Mind you - he does now want to become a movie director... :-)


Many people can't handle the pacing of older sci-fi movies. I remember watching the Andromeda Strain with my wife when we were teenagers. She said it was the most boring movie she had ever seen.


I enjoy a slow burn, but 2001 for preschoolers? Might work for nap time I guess.


I watched Tarkovsky's Solaris a few weeks ago. The pacing is very slow, but the long silences are calming like reading and evokes a certain mood. It's a nice change from non-stop action Youtube clips and Twitch streams.


That is completely true and at the same time terrifying. What does that say about how our brains have changed? Maybe it's not a problem, but if it is a problem I'm afraid it might be a big one.


I think it's a conditioning thing. I don't like some modern movies because it seems like every scene is meant to be a money shot. You have to build atmosphere to tell a story.


Interesting on Dunkirk; I was skeptical of why someone would make a war film in the present day, but it sounds like his intention in expressing what it means to people is good.

On this subject previously: https://news.ycombinator.com/item?id=15004843 , me Britsplaining the meaning of Dunkirk.


I would say that my childhood would be lost if it was not for the fact that I did not had any TV. Or more correct to say is that children now do not have childhood as people had 30 years ago.

Rarely you will see someone who know the trill of climbing 40m high tree(age of 7). Swimming in lake while thunderstorm rages around you. Grabbing red coal with hand. Eating baked stolen potatoes in middle of forest where you got lost. Making an failure of bow to hunt. Starting a fire, then living the consequences. Giving no shits about drama and other people's feelings. Slicing up toad to see what is inside. Running from crazy animals. Crossing the voltage wires for shits and giggles. No child died in our village from these bullshits, just got smarter.

Movie will do that for you and tell you how to feel. They will provide you with fake imagination and experience.


We're awake for over 5400 hours each year. There's time to defy death and still watch a 30m TV show after dinner.


> It’s about the idea of community, what we can achieve together, as opposed to this cult of individuality that we live in right now. Whether you’re talking about Silicon Valley billionaires or politicians, I think we’re living in an era that over-prizes individuality at the expense of community. It’s the Silicon Valley billionaire as opposed to the union. We’ve steered too far in one direction. We need to be reminded of the potential of what we can do together.

Said the universally-acclaimed multi-millionaire Hollywood blockbuster director in his interview for LA Times

That said though, I like the message and also respect the man and his work.
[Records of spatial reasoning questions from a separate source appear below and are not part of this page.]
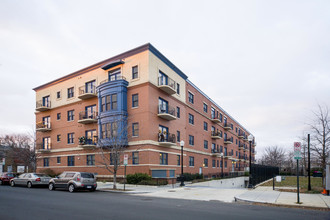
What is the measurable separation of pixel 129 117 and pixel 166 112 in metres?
4.57

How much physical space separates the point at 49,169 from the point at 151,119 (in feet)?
65.5

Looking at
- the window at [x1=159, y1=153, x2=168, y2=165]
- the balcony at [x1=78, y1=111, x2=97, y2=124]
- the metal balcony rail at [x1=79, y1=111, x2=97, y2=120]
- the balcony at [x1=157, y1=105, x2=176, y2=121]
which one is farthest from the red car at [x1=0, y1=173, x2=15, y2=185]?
the balcony at [x1=157, y1=105, x2=176, y2=121]

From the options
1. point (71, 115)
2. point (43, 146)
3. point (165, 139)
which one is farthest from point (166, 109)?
point (43, 146)

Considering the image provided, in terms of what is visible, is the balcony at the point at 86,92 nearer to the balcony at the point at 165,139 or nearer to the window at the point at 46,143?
the balcony at the point at 165,139

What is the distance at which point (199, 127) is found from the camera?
1628 inches

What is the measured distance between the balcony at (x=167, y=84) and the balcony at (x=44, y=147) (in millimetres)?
20697

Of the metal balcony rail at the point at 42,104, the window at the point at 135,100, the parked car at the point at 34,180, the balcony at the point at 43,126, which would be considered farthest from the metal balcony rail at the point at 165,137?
the metal balcony rail at the point at 42,104

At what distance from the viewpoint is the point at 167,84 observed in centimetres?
3159

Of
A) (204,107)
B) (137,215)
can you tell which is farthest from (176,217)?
(204,107)

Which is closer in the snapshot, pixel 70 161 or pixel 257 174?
pixel 257 174

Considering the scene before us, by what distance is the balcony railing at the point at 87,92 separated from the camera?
107 ft

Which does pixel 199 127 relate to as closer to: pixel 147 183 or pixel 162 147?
pixel 162 147

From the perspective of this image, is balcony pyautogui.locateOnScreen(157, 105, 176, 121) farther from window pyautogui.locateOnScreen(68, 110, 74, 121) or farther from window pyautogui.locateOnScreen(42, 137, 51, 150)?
window pyautogui.locateOnScreen(42, 137, 51, 150)

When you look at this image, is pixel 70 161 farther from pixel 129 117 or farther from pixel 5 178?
pixel 129 117
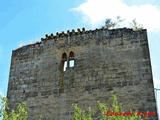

That just struck me as a little hypocritical :) although as a storyteller I suppose he is in a position to change narratives like that


I thought the headline was confusing and hard to parse, and sure enough when I click through to tfa I see "2001" is quoted. Strictly, the film is titled "2001: A Space Odyssey".


I wonder what he hopes his children will take from it. I know he says its just something you experience, but there is also a lot of meaning behind the movie, and I wonder if he saw something specific in it that he believes is a valuable lesson for his children at 3-4


he wants his kids to be astronauts and they say no because they know it annoys him lol


My problem with Dunkirk was all the stranded and starving soldiers looked like Versace models with fresh 2018 haircuts and Burberry topcoats.


Christopher Nolan is the Elon Musk of hollywood except he completes his projects in time.


Wow what an insult to Nolan. Why would you hate on him like that?


How do you infer insult from this remark?


I suspect it depends on whether you view Musk as an unparalleled world-changing genius, just a good businessman with an instinct for good fields to invest combined with a talent for hiring the right smart people, or an overhyped hack who got lucky (anecdotally my personal feeling is that most people on HN seem to fall into these categories with ratio 5:1:3)

Either of the last two could conceivably be considered an insult given the difference in jobs, and creativity and control inherent in the task of directing.